_TEXTAUSZUG_.

Staatskonzern bespitzelt Umweltorganisation: Greenpeace im Visier der Atomlobby

Die Staatsanwaltschaft ermittelt gegen den französischen Energiekonzern EDF. Mitarbeiter sollen eine Bespitzelung von Greenpeace in Auftrag gegeben haben.

Atomkraftwerk in Flamanville, in der Normandie: Der französische Staatskonzern Electricite de France (EDF) ist weltweit der größte Atomstromproduzent. Bild: ap

PARIS taz Der franzöische Atomkonzern EDF ist offenbar mit illegalen Mitteln gegen seine Kritiker vorgegangen. Gegen zwei Mitarbeiter des staatlichen Unternehmens wird wegen Verdachts auf Spionage ermittelt. Ihnen wird vorgeworfen, illegal in Computer der Umweltorganisation Greenpeace eingedrungen zu sein und Daten ausspioniert zu haben. Eine EDF-Sprecherin bestätigte, dass ein Verfahren in Gang sei und es eine Durchsuchung bei EDF gegegen habe. Greenpeace äußerte sich erschüttert über den Vorfall und will als Nebenkläger gegen den Konzern auftreten.

Bekanntgeworden war die Bespitzelungsaffäre eher durch Zufall. Die Wochenzeitung Le Canard Enchaîné war im Zusammenhang mit der elektronischen Spionage beim nationalen Antidopingzentrum darauf gestoßen, dass es noch weitere Opfer solcher professioneller Schnüffler gab: Auch die Computer des ehemaligen Greenpeace-Kampagnenleiters Yannick Jadot seien von Unbekannten ausspioniert worden. Speziell brisant ist die Sache, weil Jadot bei den Europawahlen für die Umweltliste "Europe Ecologie" von José Bové und Daniel Cohn-Bendit kandidiert.

_ENTNOMMENE DATEN_.
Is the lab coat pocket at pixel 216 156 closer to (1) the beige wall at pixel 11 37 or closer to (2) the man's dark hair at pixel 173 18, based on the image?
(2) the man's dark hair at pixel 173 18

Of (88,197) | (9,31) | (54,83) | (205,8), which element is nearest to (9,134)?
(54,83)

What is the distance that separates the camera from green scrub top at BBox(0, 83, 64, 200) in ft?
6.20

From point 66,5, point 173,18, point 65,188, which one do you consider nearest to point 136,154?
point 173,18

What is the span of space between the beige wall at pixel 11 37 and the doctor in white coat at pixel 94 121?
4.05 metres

--

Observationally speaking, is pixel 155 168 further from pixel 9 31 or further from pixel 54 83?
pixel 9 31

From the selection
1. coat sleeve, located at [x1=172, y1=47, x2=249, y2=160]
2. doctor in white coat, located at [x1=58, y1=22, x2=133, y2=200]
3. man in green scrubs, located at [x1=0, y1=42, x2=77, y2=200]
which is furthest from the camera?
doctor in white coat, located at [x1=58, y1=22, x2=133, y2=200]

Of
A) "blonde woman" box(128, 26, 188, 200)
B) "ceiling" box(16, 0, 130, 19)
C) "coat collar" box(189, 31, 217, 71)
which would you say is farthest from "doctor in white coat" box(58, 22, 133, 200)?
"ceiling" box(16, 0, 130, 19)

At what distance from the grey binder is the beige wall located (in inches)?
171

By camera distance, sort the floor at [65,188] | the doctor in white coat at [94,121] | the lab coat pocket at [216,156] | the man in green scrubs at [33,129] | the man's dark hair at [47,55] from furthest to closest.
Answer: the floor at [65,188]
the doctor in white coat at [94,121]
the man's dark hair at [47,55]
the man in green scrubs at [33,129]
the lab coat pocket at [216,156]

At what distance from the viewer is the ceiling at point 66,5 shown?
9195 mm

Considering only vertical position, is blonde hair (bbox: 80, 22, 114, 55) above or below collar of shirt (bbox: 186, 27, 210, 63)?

_AUFGABE 1_. Schreib aus dem Textauszug genau den Teil ab, der mit „Staatskonzern bespitzelt Umweltorganisation: Greenpeace“ anfängt und bis einschließlich „Auftrag gegeben haben.“ geht.
_AUFGABE 2_. Welche Wochenzeitung ist laut Textauszug auf die Bespitzelung von Greenpeace gestoßen?
Halte dich dabei nur an den Textauszug.

_ANTWORT 1_.
Staatskonzern bespitzelt Umweltorganisation: Greenpeace im Visier der Atomlobby

Die Staatsanwaltschaft ermittelt gegen den französischen Energiekonzern EDF. Mitarbeiter sollen eine Bespitzelung von Greenpeace in Auftrag gegeben haben.

_ANTWORT 2_. Die Wochenzeitung Le Canard Enchaîné.